Os professores coletaram colônias da Cephalotes specularis e da Crematogaster ampla. “Eu deixava tiras de papel dentro da colônia das formigas que são imitadas. Elas andavam em cima daquela tira para encontrar comida e deixavam o cheiro químico delas ali. Aí, na colônia da outra formiga, a que imita, eu dava duas opções para ela: um tronco com a tira de papel em que a Crematogaster andou e um tronco com a tira de papel em que nós só passamos água destilada”, relata Del-Claro. Uma filmadora captava o dia a dia nos formigueiros.

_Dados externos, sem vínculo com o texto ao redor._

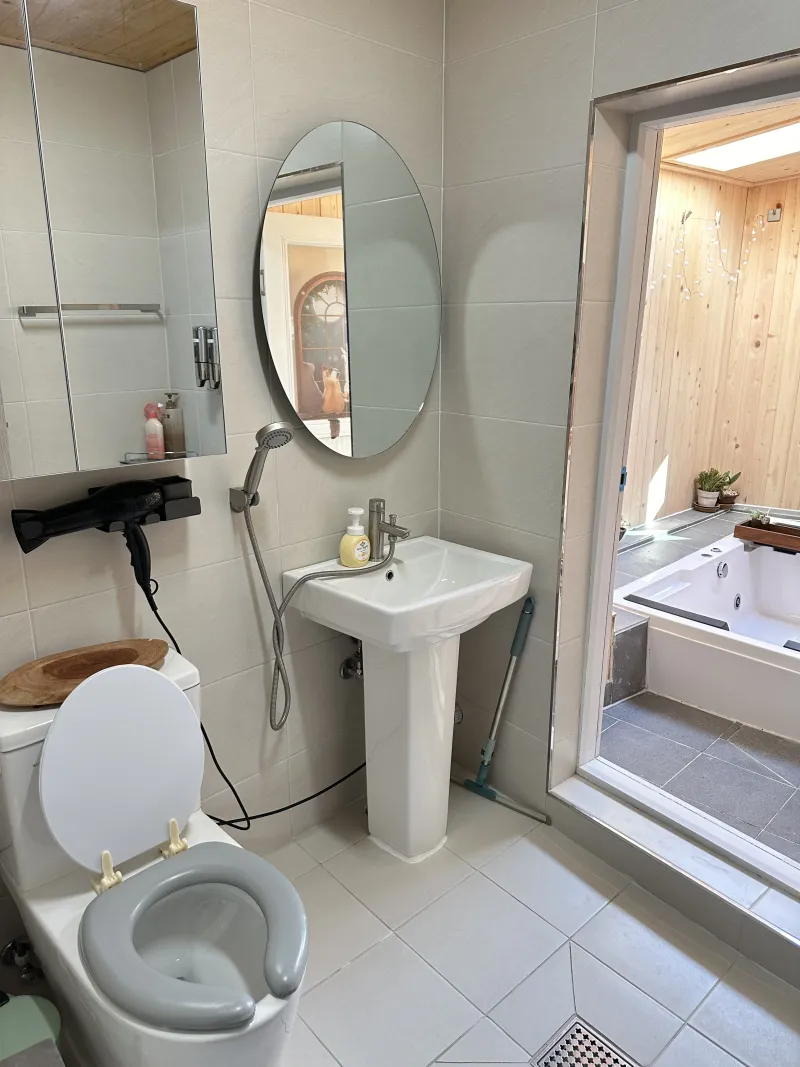 [Seo-gu, Busan] Nampo-dong/Songdo Sentimental Private House with Busan Port View 21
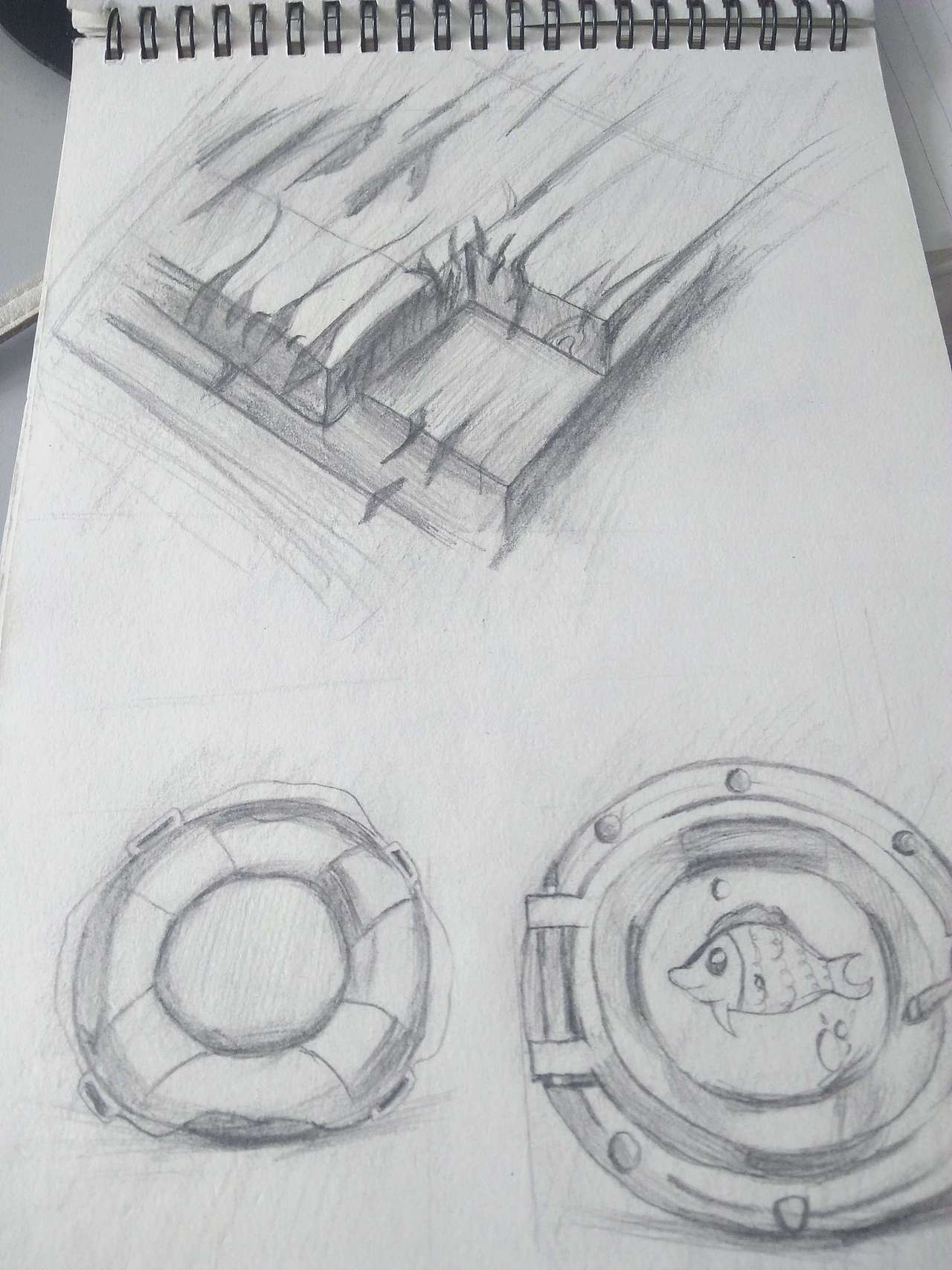 手绘素描（图ZMTI1OTQ2MjMy） - 绘画 - 站酷设计师Z96307526原创素材 - 站酷ZCOOL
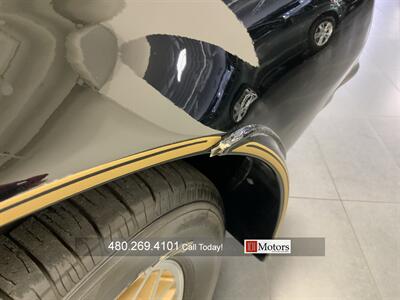 1978 Pontiac Trans Am - Photo 38 - Tempe, AZ 85281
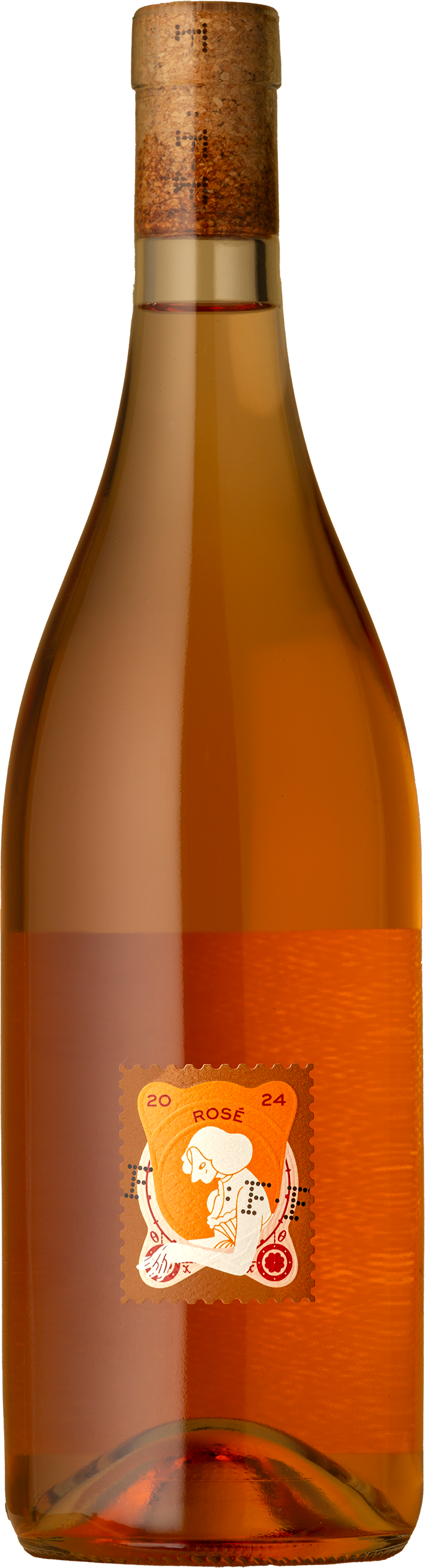 Foreign Friends - Ada Rosé 2024 Rosé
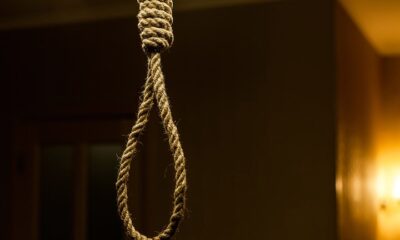 Egyptian Court Sentences 22 Jihadists To Death By Hanging Agnesisika blog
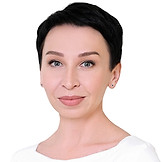 Баева Ольга Викторовна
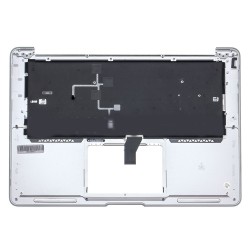 Top Case with US English Keyboard for MacBook Air 13" A1466 (Mid 2012)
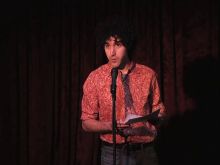 Ethan Sandler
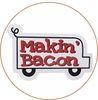 Barbara Makin' bacon - @makinbacontrk - Poshmark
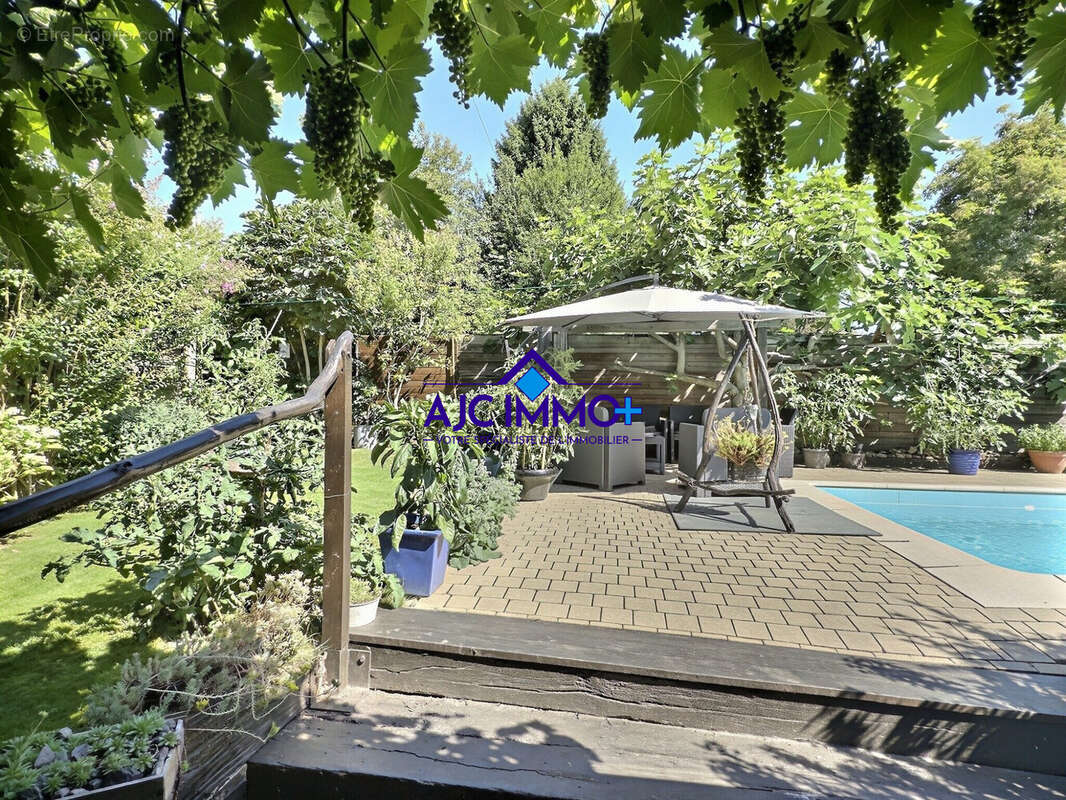 Maison 354 m² à Olwisheim  - photo 6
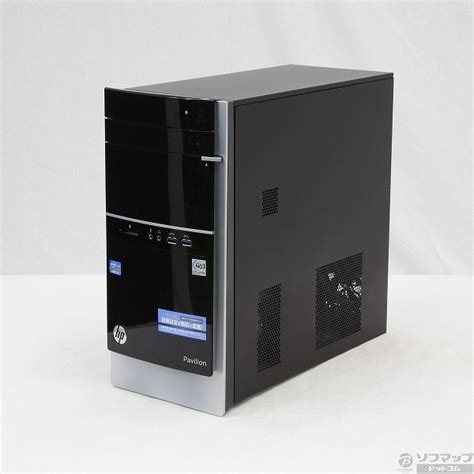 中古HP Pavilion 500 010jp H6M04AA ABJ Windows8 2133009271169 リコレ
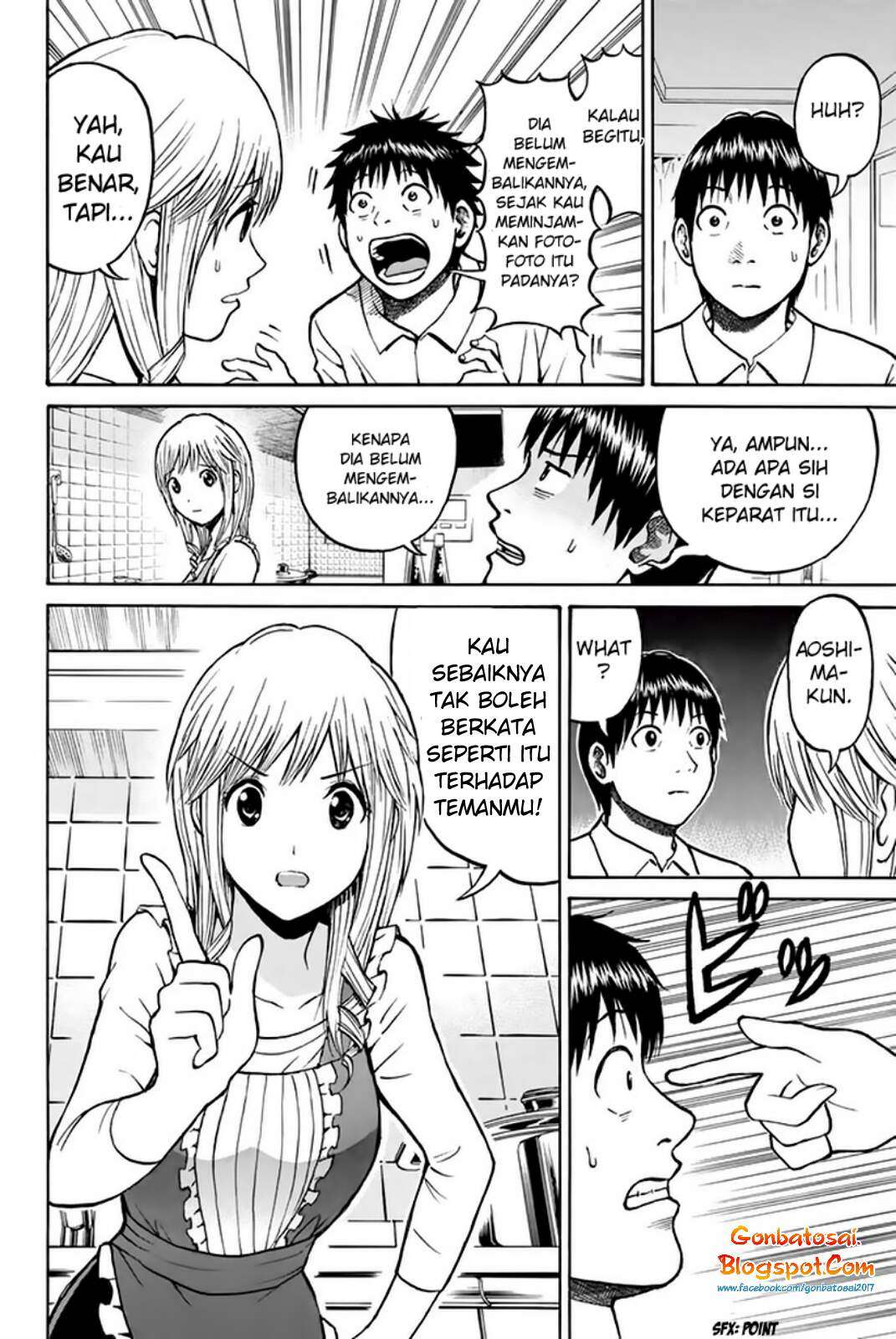 Chapter 31 - halaman 6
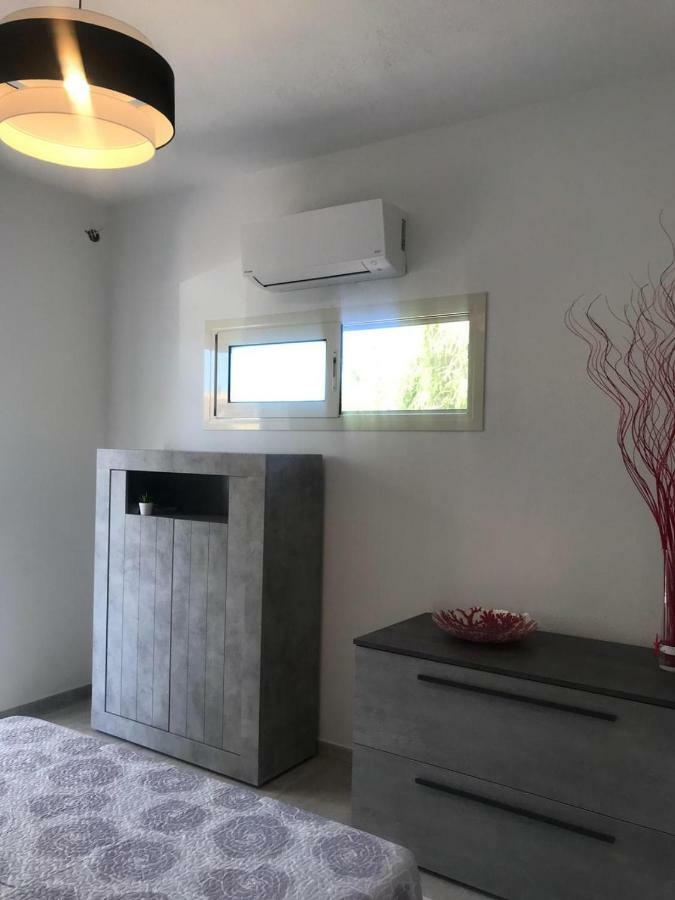 Cala Caterina Rooms Villasimius Zewnętrze zdjęcie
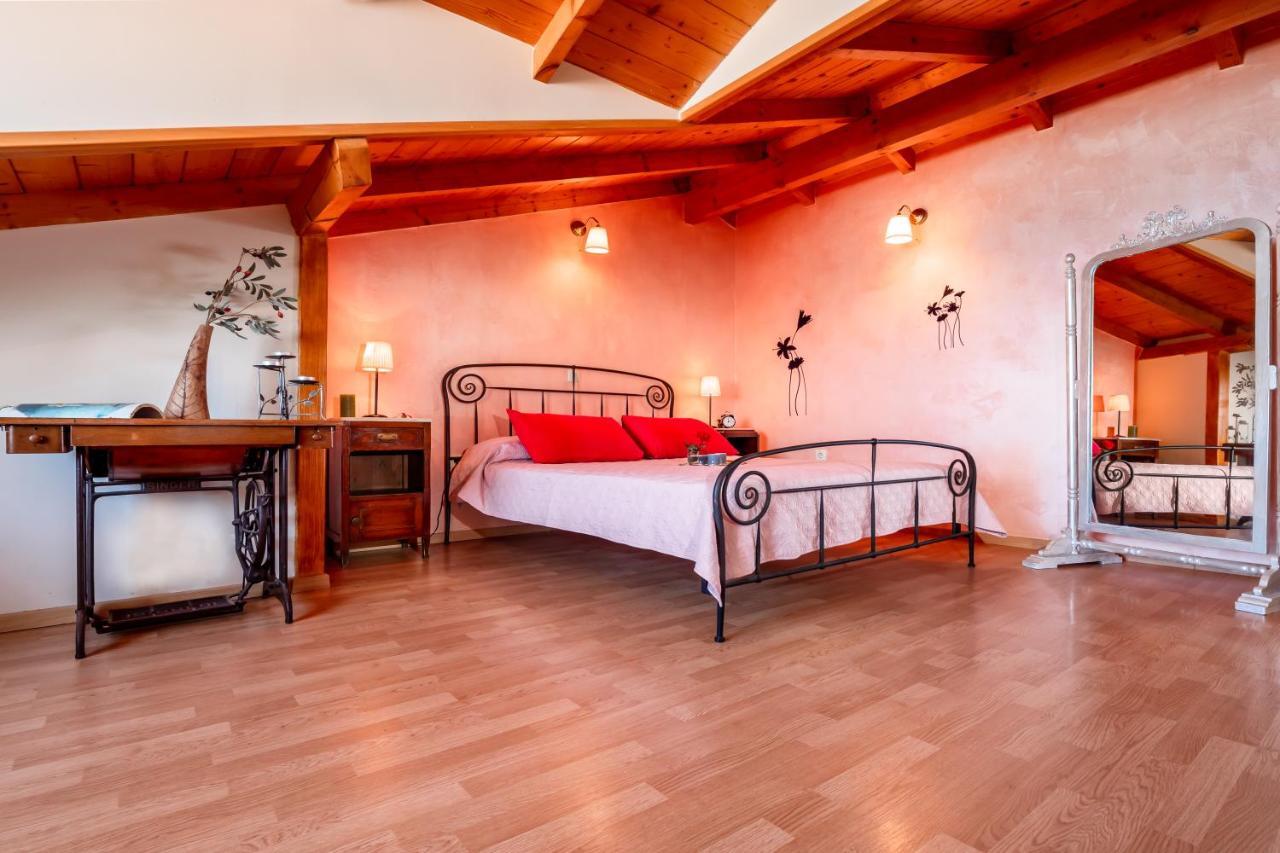 Dream Beach House Akharavi Extérieur photo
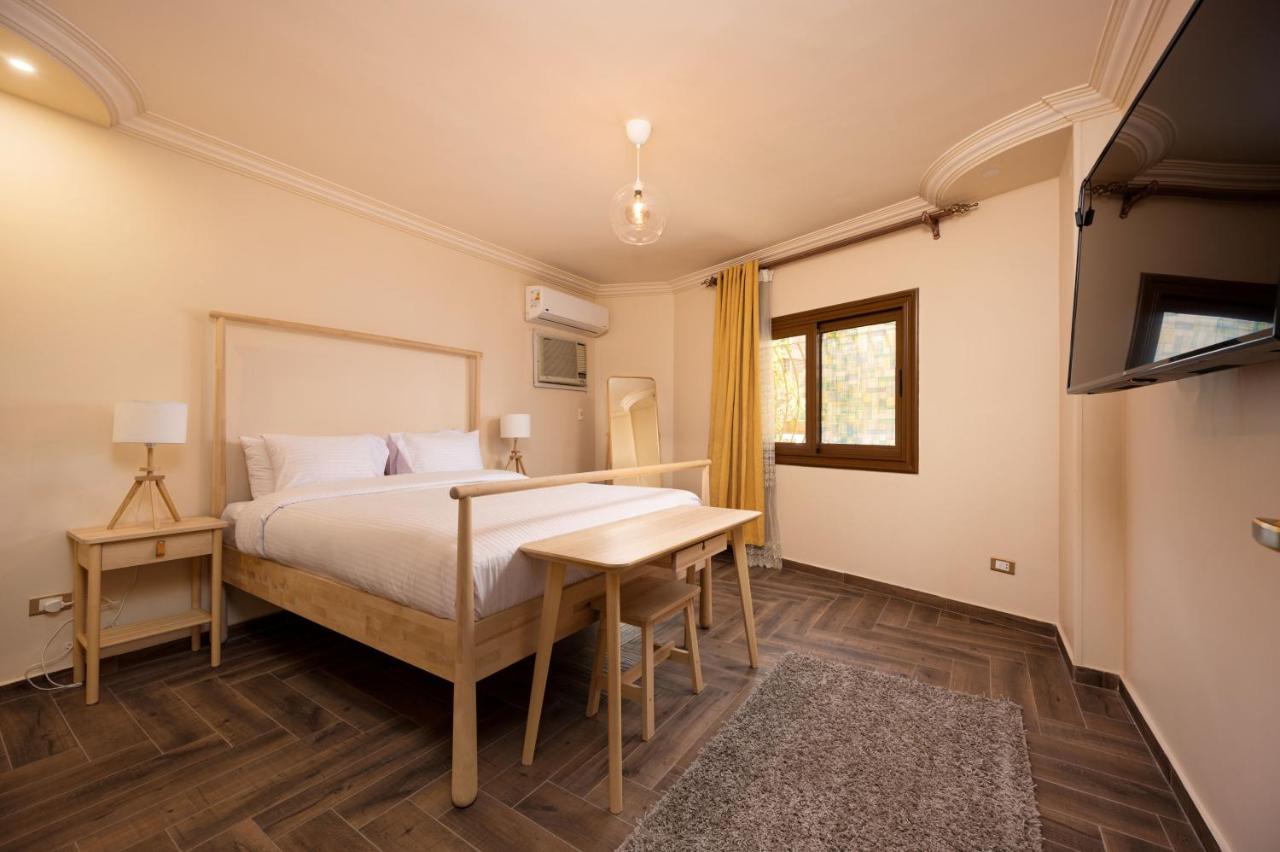 VESTA - Heliopolis Residence - B&B Il Cairo
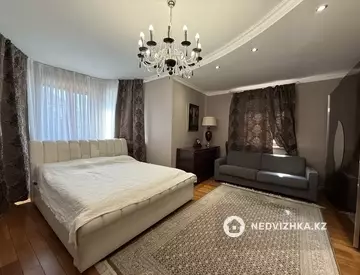 7-комнатный дом, 8 соток, 407 м², миниатюра 12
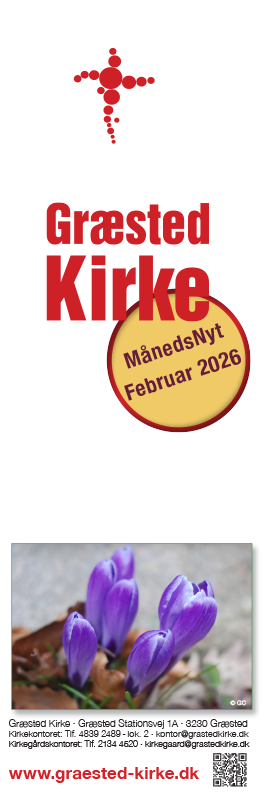 MånedsNyt Februar 2026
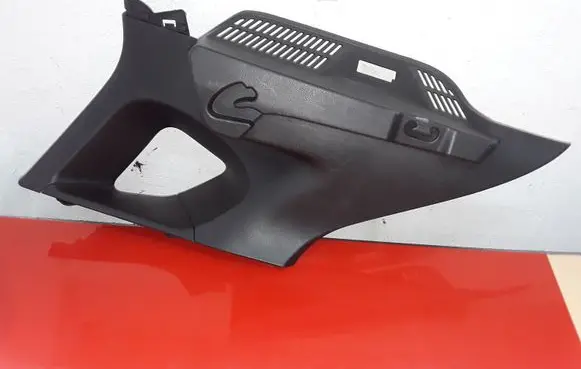Nissan Qashqai (C) pillar trim 769354EA0A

O que acontecia com as formigas Cephalotes? “Elas saiam do ninho, paravam nesse Y [bifurcação formada pelas duas tiras de papel] e iam todas para o lado que tinha o cheiro daquela que elas queriam imitar”, revela Del-Claro. A equipe fez outros testes, por exemplo, “de colocar a formiga no meio da trilha repentinamente e ver que ela era atacada quando não dava tempo dela se disfarçar”, narra o professor.

Del-Claro e Scott, juntamente com os professores Rodrigo Feitosa, da Universidade de São Paulo (USP) e da Universidade Federal do Paraná (UFPR), e Carlos Roberto Brandão, também da USP, publicaram o artigo Mimicry and Eavesdropping Enable a New Form of Social Parasitism in Ants (Mimetismo e espionagem permitem uma nova forma de parasitismo social em formigas) na edição de outubro da revista The American Naturalist (leia aqui). “É uma das revistas mais importantes dos Estados Unidos, mais que centenária. Os trabalhos que são publicados nela são conhecidos pela profundidade com que a pesquisa é feita”, conta o professor da UFU.

Moral da história: por que biólogos se trancam em um laboratório filmando a rotina das formigas? “As formigas são animais sociáveis e nós também somos sociáveis. Nós, seres humanos, estudamos a evolução dos sistemas sociais e quando encontramos um organismo que burla todo um sistema social extremamente elaborado como o das formigas, é interessante para descobrir como é que se podem burlar sistemas sociais”, analisa Del-Claro, ao comentar que a sociedade humana tem se valido de estudos sobre outras espécies para justificar sua própria organização.